Since the above does not consider the downtime of the producer or consumer machine, perhaps we can persist the task processing progress of the first solution and the information of the current consumption topic when an exception is thrown. The current consumption topic information is as follows:

`consumer_group` varchar(128) NOT NULL DEFAULT '',
`message_id` varchar(255) NOT NULL DEFAULT '',
`topic_name` varchar(255) NOT NULL DEFAULT '',
`ctime` bigint(20) NOT NULL,
`queue_id` int(11) NOT NULL,
`offset` bigint(20) NOT NULL,
`broker_name` varchar(255) NOT NULL DEFAULT '',
`id` bigint(20) NOT NULL AUTO_INCREMENT,

When starting the task next time, start hui'fu from the saved last failed task information

2011shenlin commented 1 year ago

Specifically how to achieve back pressure, can you expand it in detail?

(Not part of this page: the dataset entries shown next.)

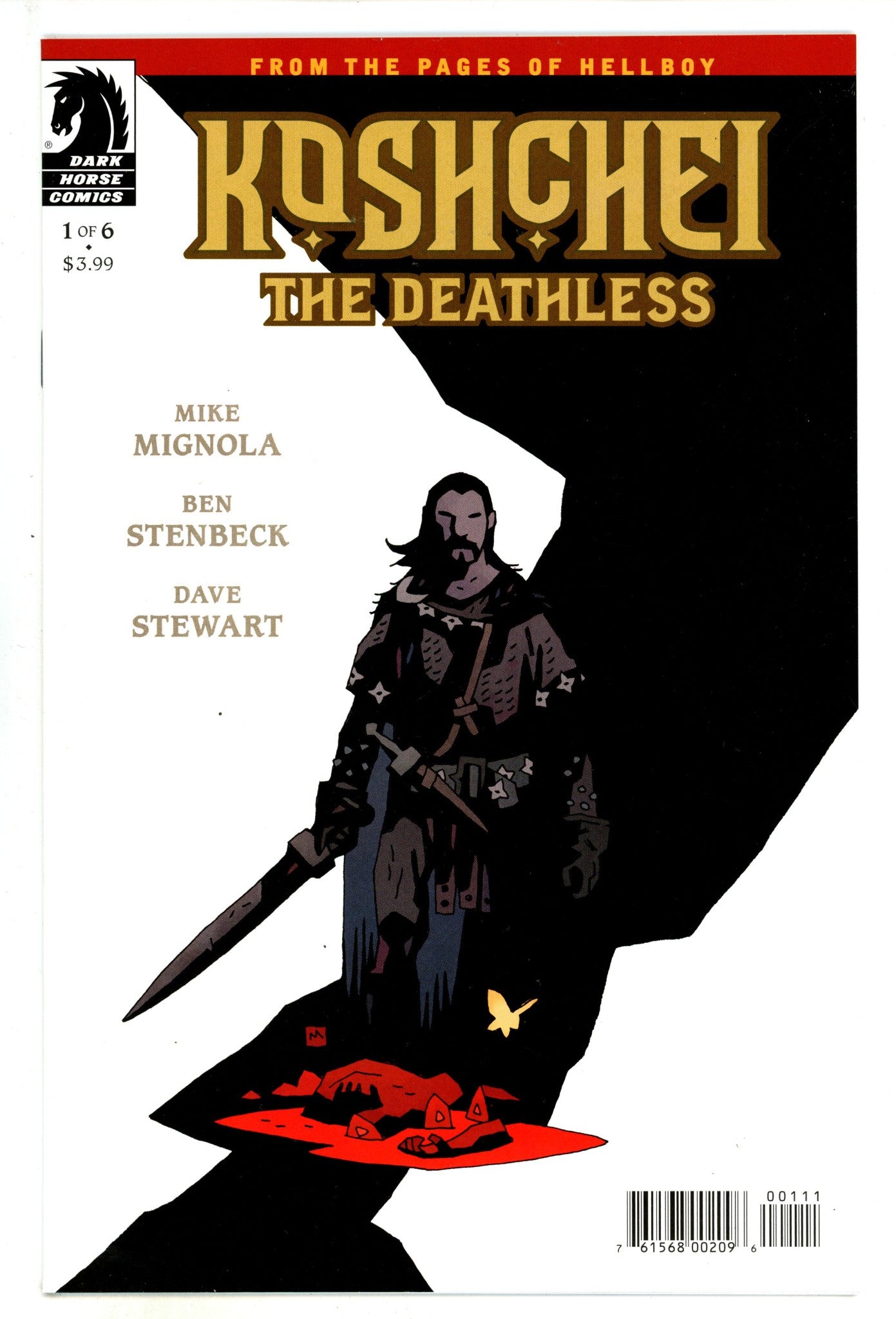 Koshchei the Deathless   1  High Grade   (2017)        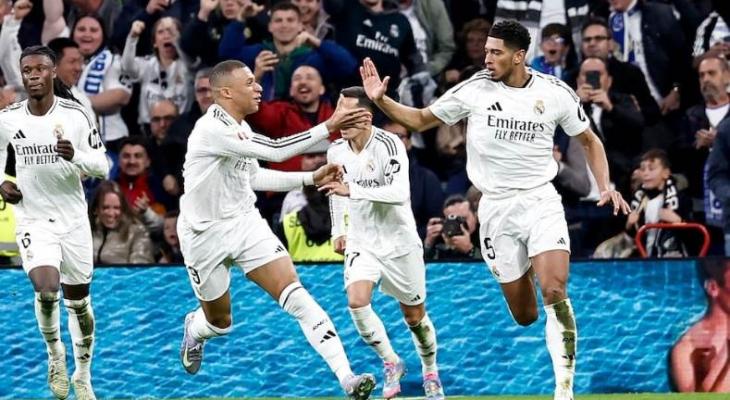 ريال مدريد يتعاقد مع نجم عربي جديد
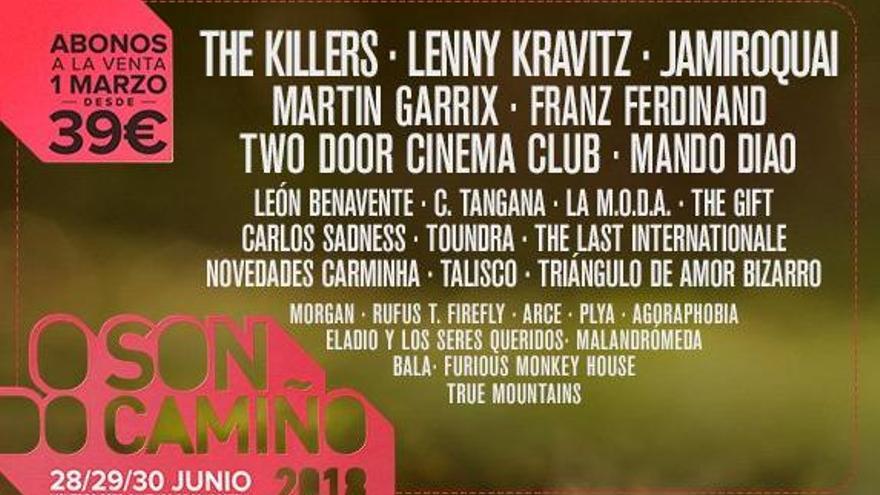 Cartel del festival.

2011shenlin commented 1 year ago

The persistence of the site can depend on the upstream Event BUS

2011shenlin commented 1 year ago

How is isolation achieved here? Prevent some tasks from taking up too many resources, so that some tasks have not been processed?

kaori-seasons commented 1 year ago


first, In the code segment of the above producer-consumer mode, it shows how to set up the logic of blocking queues for data synchronization tasks of different business lines. In the description of the above background, it needs to be clear that the user can push tasks for different types. For example, eventRecord in CirculatorContext will have different transform types. Each type of transform corresponds to a different blocking queue. Push events to the downstream in eventbridge At this time, we can refactor this part of the logic to support multi-threaded consumption. Currently, the solution is still being dismantled, and this is not a final proposal.

I will refer to some event-driven products such as eventmesh, and compare and analyze how to introduce this feature is more appropriate

Jashinck commented 1 year ago

we are not only consider EventTargetPush module, but also EventBusListener, EventRuleTransfer to deal with back pressure problem. Try to stand on the consumer point, design the water line proposal for its producer

kaori-seasons commented 1 year ago

Event BUS

At present, I am still in the familiarization stage of eventbridge. Next week, I will carefully familiarize myself with the details of the project and discuss it again.

kaori-seasons commented 1 year ago

The formula for calculating the current production and consumption speed is as follows:

Production speed: quenes * PullBatchSize * 1000/pullInterval
PullBatchSize Single pull quantity, Rocketmq single queue pull quantity at the same time, you can modify the maximum value is generally 32, if you need to expand again, you need to adjust the service parameters
pullInterval is the interval of a single pull, the interval time for each pull message of Rocketmq, the default value is 0 no interval, in milliseconds, and 1000 is one second
Quene is the number of queues, which is related to the number of brokers. For example, if the broker is 2 masters, each master and two slaves are set, and each broker has 8 queues, then there are 16 queues.

Consumption speed: the amount of messages being consumed / the amount of unconsumed messages + the amount of messages being consumed + the amount of messages waiting to be pulled
The amount of unconsumed messages ConsumerLag = MaxOffset - consumerOffset
Amount of messages being consumed InflightMessageCount = PullOffset - ConsumerOffset
Amount of messages waiting to be pulled AvaliableMessageCount = MaxOffset- PullOffset

I will coordinate whether the upstream and downstream ConnectRecord records are refreshed according to the speed of the two

Roiocam commented 1 year ago

This is only the internal implementation within a program. If we are talking about back pressure between multiple applications, I believe there are two ways:

PUSH Mode: In this mode, the consumer explicitly returns an ACK message. The producer delivers messages in an "ack-pre-record" manner. To improve throughput, messages can be sent in batches, and the ACK returned would be the UUID at the end of the batch. When the producer receives this ACK, it considers the preceding messages as consumed.

POLL Mode: In this mode, the consumer actively pulls data from the producer. It's evident that the traffic will never exceed the processing limit of the consumer.